次にこの国が狙われるとしたら、おそらく三年から五年の後。
それまでに、万全の対策を取る。
そのためには、恭介も能力をつけなければならない。
語学研修に向かう、狩野学園高等部の二年生たちは、午後、成田を出発した。
ケネディ空港まで十四時間と少し。
座席でアイマスクを着け、恭介は、侑太と瑠香との会話を反芻する。
一週間ほど前のこと。
「瑠香さんと会うなら、まず侑太に了承とれよ」
悠斗から釘を刺された。
「え、何で?」
「カレカノでも、勝手に異性の友人にあったりするのって、ご法度だ。ましてや二人は婚約者だろ」
そういうものなのか。
よく分からないが、恭介は悠斗の言うとおりにした。
侑太と瑠香の前で、米国の薬品会社でも、脳に寄生する虫の研究が行われていると話した。

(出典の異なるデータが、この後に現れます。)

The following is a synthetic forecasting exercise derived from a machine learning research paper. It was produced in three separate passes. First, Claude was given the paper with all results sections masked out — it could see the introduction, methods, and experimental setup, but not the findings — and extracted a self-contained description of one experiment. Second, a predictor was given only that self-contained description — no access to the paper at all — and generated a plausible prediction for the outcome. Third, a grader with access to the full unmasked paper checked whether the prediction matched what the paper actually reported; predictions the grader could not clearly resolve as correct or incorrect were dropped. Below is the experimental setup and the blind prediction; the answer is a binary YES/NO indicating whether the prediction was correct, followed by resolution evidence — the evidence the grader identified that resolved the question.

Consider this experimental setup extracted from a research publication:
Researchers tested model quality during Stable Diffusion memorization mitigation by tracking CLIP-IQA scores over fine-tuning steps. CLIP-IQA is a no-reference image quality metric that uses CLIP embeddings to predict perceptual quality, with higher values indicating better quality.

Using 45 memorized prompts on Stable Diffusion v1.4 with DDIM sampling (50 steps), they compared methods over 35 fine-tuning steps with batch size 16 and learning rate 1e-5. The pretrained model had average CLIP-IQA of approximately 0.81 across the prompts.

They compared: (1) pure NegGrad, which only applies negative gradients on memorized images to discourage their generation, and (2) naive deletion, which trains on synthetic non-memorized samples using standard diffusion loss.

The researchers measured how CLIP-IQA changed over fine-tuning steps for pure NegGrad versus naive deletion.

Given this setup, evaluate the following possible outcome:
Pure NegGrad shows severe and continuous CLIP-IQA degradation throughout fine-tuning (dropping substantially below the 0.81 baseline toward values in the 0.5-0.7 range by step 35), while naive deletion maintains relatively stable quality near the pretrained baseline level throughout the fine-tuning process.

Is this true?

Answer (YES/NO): NO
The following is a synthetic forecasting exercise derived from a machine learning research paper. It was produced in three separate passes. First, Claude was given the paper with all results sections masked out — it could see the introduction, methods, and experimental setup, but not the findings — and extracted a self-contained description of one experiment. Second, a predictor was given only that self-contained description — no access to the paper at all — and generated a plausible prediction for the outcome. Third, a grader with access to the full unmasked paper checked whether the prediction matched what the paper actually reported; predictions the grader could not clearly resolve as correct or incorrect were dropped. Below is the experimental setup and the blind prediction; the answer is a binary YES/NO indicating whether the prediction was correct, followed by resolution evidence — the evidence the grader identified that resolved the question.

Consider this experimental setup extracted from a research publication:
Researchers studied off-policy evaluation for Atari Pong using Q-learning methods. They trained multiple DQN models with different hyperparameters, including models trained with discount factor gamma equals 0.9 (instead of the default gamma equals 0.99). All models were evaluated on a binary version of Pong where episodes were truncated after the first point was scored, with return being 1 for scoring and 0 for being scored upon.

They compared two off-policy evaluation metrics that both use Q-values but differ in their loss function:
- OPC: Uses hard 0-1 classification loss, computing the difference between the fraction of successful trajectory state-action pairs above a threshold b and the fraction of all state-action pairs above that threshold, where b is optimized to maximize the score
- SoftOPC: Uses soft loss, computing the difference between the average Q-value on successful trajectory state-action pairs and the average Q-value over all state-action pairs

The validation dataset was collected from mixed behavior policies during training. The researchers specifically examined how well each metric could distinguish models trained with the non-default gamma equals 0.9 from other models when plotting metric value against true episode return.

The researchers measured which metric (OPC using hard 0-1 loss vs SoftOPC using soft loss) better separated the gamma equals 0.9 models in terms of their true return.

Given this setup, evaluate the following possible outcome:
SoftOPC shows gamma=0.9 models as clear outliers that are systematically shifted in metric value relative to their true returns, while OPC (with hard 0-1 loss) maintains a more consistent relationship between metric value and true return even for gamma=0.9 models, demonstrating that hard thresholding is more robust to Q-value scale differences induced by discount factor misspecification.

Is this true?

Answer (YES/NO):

そして、いずれそれが、日本の脅威になる可能性があることを。
侑太は、母、香弥子が独身時代、しばしばアメリカに滞在していたと聞いていた。
瑠香は、拘束された時の仙波の話ぶりから、背後に何らかの組織がついているだろうと、推測はしていた。
「でも、すぐに日本をどうこうするとは、考えられないわ」
「瑠香さん、その根拠は?」
「たとえば新薬一つを創り出すために、少なくとも十年くらいの時間が必要。データが揃うまで、十年とは言わないけど、数年はかかるはず。
もう一つは、首都圏に虫が大量に発生した記憶が強く残っているうちは、同じ手を使わないでしょう」
恭介も同意見だった。
「そういえば、香弥子、星の巡りがどうしたこうした、よく言ってたよ。日本にとっての厄年みたいな時期に、仕掛けてくるかもな」
少し眠っていたようだ。
咽喉の渇きで目が覚めた恭介は、アイマスクを外す。
今、何時だろう。
恭介がミネラルウォーターを持った瞬間だった。
エレベーターが急降下する感覚に襲われる。
手に持ったボトルから、噴水のように水が垂直に吹く。
あちこちで、叫び声があがる。
機内放送が英語と日本語で繰り返され、客室乗務員が動き廻る。
だが、乗客の興奮と不安は治まらない。
晴天乱気流ということだ。
機体は上下変動を何回も繰り返す。
「船から落ちたら、次は飛行機か」
ため息と一緒に、そんなセリフを恭介は吐く。
乱れているとはいえ、気流とは空気の流れ。すなわち風と同意。
恭介の身の内には、風と雷を操る能力が残っている。
恭介は再び、アイマスクを着け、精神を集中した。
五分後。
乱気流を抜けたという放送が流れる。
恭介も安堵すると共に、精神を集中していた時に、脳裏に飛び込んで来た、聖獣の科白を思い出す。
――ひとりで何でもやることが、大人ではないぞ。
――頼れる人、頼れる物、それらを使いこなしてこそ、一人前じゃ。
安定した飛行で、機体は東へと向かう。
暁光が当たった機体は、白銀色に輝いた。